What they found and why it matters
- Much better accuracy with less data:
- On LRS2, their best model achieved a 22.6% WER—unusually low for lip reading and better than all previous models trained on public data.
- On LRS3, they also reached strong results.
- Importantly, they outperformed some industry models that were trained on about 10 times more data. That means their design is data-efficient.
- The new “spotlight” helps a lot:
- Replacing simple “average everything” pooling with attention-based pooling significantly reduced errors. The model learns to focus on the mouth and other useful areas.
- Sub-word tokens make lip reading easier:
- Switching from characters to sub-words improved accuracy and sped up the model by making the output shorter and more meaningful.
- Strong video-only speech detection:
- Their Visual Speech Detection model (video-only) beat all prior visual-only baselines on AVA-ActiveSpeaker and even outperformed several recent methods that used both audio and video. That’s impressive for silent video analysis.
Why this matters:
- Better lip-reading models can help in noisy places (where microphones struggle), enable silent dictation, and assist people who cannot speak but can move their lips.
- Strong video-only speech detection can automatically find speaking moments in silent films or videos without sound.
What this could lead to (impact and implications)
- Practical tools:
- Transcribing old silent movies and documentaries.
- Assisting people with speech impairments by turning lip movements into text.
- Improving speech recognition in loud environments by combining audio with visual cues.
- More robust AI:
- The attention mechanism for focusing on the right visual areas can be useful in other video tasks.
- Sub-word prediction can be applied more broadly in language tasks to balance speed and accuracy.
- Responsible use:
- The authors note potential privacy concerns (e.g., surveillance).
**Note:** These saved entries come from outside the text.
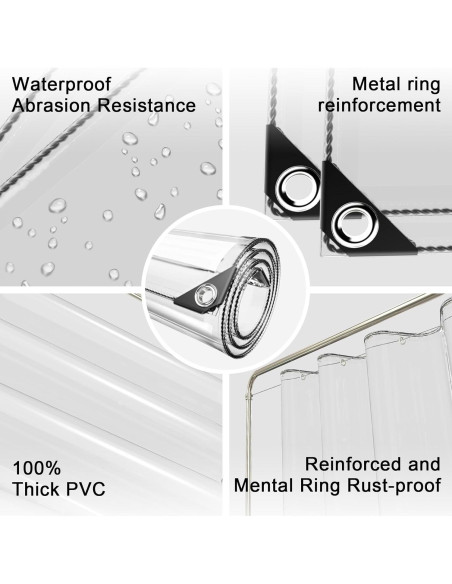 Waterproof
Abrasion Resistance

Metal ring
reinforcement

100%
Thick PVC

Reinforced and
Mental Ring Rust-proof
They point out that real-world conditions like low resolution, odd angles, and low frame rates make “secret” lip reading from far-away cameras very unreliable.
- They plan to share code and models to support research and transparency.
Quick guide to key terms
- Attention (visual attention): A way for the model to focus on the most important parts of an image, like shining a spotlight on the lips.
- Sub-words (word-pieces): Small, meaningful chunks of words that help the model predict text more efficiently than single letters.
- Word Error Rate (WER): How many words were wrong in the transcription; lower means better.
- Visual Speech Detection (VSD): Finding when someone is speaking using only the video, no sound.
- Transformer: A modern type of neural network that’s good at understanding sequences (like text or frames over time).